And Lorraine Marriner’s poems do just that. Her words have been inspired by the music she grew up with, from Dylan to Costello, by the London Underground’s “Poems on the Underground” and now through her current day job as a librarian in the South Bank’s Saisons Poetry Library where she is surrounded by the words of the world’s poets.
Lorraine did, however, confess to getting “poemed- out on occasions” and going on “poetry retreat in that I make myself have some poetry free days”. Her poems combine comedy and tragedy, the two sides of the human condition, with an everyday normality that is both refreshing and stimulating dealing with the ordinary concerns and situations of life and finding inspiration in family and friends and in the landscape of London. Her answer to whether she is an urban or landscape poet was “Urban, absolutely … the ways of the countryside feel very alien” though living next door to Greenwich Park probably gives her the best of modern city life!
I read her collection Furniture after hearing her read from it and was immediately captivated by an ability to merge complex thoughts, feelings and situations in an accessible framework, almost as though she is telling a story. She is the sort of poet who invites you into to her word world and wants to share the experiences. In Furniture, her first collection, there is a poem called Thursday which is of particular importance to her as it deals with her experiences of the 2005 London bombings. It manages to hold together the everyday and the horrendous as they collide the poem, arranged on the page as a block of text “to look like monument”, is her memorial to the day.
The poem reminded me of the Auden poem, Musee des Beaux Arts, which describes the fall of Icarus as an event that happened on an ordinary day where ordinary lives were being lived.
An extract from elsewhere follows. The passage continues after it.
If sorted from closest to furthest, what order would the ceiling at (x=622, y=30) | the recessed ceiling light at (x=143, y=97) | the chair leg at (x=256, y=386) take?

In her latest anthology, There Will Be No More Nonsense, she includes the poem When My Brother Broke which blends a domestic event, the breaking of a favourite doll, with the bigger issues of female image and expectations iced with a gentle layer of wicked humour as one realises the sister has the upper hand.
Recently Interestingly Lorraine has been “dabbling” in screenplays something I can empathise with- poetry, screenplay and play writing both require, I think, an ability to deliver a large picture in a contained space and need to appeal to a visual element.
I am sure, however, that whatever directions her words travel she will continue to pursue her themes with a wry sense of humour and a natural empathy. So if you got a Christmas book token spend it on one or both of her collections.